Mirroring Technology & Innovative Design

Maximize data insights across a range of applications, collaborations and locations with simple to use sequencing spike-in controls.

Sequins™ are synthetic nucleic acid sequencing spike-in controls that directly mirror naturally occurring sequences

Because Sequins retain the same nucleotide composition as the natural sequence, they enable accurate representation of genomic complexity without compromising integrity of the sample and results. Sequins perform equivalently throughout sequencing workflows, providing a true measure of control.

01

Target sequences

Identify specific sequences of interest to begin the process with precision.

02

Produce mirrored Sequins

Generate Sequins that mimic the behavior of target sequences, ensuring accurate calibration.

03

Spike Sequins into samples

Sequins are spiked into each sample before library preparation and processed alongside the sample through the sequencing workflow.

04

Prepare libraries and sequence

Libraries are prepared, and sequencing is performed to capture both sample- and Sequins-derived reads.

05

Analyze using a combined FASTA file

A Sequins-specific FASTA file is provided for simple concatenation with the reference genome, enabling seamless analysis.

06

Sequins act as internal controls

Sequins-derived reads are calibrated and analyzed in parallel with sample-derived reads using standard bioinformatics software.

Sequins Design Concept

Sequins are rationally designed synthetic reference molecules developed to mirror genomic targets of interest. Depending on the application, Sequins can be formulated as germline controls, somatic controls, or molecular ladders.

Germline controls

For germline applications, Sequins are designed as matched pairs, with one molecule representing the wild-type allele and the other the variant allele. These molecules are typically blended in a 1:1 ratio, resulting in an expected 50% variant allele frequency, consistent with a heterozygous state.

Somatic controls

For somatic applications, Sequins are also designed as matched wild-type and variant pairs, but can be blended at defined ratios to generate the desired variant allele frequencies. This enables the creation of controls representing low-, medium-, or high-frequency variants for assay development, validation, and performance assessment.

Molecular ladders

Molecular ladders are constructed using a set of individually designed mirrored Sequins molecules each representing a distinct target region and is designed to be distinguishable from both the native sample and from other Sequins molecules within the ladder.

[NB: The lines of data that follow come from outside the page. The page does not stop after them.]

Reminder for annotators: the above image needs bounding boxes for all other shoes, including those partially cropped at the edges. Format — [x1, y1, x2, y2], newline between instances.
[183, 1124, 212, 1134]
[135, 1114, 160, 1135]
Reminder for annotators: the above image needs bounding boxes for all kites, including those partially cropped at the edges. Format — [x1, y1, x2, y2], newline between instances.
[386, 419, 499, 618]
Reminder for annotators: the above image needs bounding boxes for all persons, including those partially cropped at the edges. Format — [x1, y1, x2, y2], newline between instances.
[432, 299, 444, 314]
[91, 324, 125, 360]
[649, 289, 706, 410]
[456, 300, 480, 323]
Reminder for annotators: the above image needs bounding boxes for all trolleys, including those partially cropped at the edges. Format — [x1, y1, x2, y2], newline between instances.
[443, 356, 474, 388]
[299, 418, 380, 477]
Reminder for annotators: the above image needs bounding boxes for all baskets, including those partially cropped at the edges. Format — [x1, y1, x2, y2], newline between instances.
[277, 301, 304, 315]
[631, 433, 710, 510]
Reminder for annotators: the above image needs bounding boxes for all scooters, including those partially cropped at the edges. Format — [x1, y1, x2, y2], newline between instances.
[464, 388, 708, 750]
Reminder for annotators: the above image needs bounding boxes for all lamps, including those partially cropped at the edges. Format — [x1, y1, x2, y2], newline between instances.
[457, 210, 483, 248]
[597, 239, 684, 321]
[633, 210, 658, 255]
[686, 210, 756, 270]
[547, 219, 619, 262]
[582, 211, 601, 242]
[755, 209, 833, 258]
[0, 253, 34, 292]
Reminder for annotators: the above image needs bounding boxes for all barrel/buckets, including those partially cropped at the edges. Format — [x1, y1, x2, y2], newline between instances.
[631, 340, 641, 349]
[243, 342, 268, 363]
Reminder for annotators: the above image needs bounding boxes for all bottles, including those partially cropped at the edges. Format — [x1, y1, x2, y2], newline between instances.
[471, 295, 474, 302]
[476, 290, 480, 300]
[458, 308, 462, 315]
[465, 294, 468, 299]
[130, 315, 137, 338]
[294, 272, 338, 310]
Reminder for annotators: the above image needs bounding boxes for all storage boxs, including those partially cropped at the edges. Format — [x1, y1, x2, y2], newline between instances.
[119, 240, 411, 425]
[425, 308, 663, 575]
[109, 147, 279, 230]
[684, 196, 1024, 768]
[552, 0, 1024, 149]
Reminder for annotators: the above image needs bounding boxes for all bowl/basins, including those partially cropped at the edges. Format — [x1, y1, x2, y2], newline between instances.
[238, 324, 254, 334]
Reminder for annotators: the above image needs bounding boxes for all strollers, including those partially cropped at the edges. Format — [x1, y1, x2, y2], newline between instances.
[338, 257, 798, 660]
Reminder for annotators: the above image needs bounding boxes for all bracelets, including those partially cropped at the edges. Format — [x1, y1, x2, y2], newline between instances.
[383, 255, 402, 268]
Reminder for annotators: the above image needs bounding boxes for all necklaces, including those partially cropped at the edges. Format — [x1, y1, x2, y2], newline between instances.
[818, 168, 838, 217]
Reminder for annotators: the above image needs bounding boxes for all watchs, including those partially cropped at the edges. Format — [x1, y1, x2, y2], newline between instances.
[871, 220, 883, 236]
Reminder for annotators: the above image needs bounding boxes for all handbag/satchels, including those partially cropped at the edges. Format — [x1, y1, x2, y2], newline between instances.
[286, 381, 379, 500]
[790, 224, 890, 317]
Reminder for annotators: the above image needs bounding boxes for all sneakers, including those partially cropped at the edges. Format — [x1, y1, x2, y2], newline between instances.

Sequins molecules are blended at defined concentration or abundance levels to create a series of quantitative reference points. Importantly, each point on the ladder is typically represented by multiple distinct Sequins molecules rather than a single molecule alone. This helps improve robustness, reduces dependence on the behaviour of any one sequence, and minimises sequence-specific bias.

The resulting molecular ladder functions as a standard curve for quantitative analysis, supporting calibration, assessment of linearity and dynamic range, and more confident comparison of sample measurements across an assay or workflow.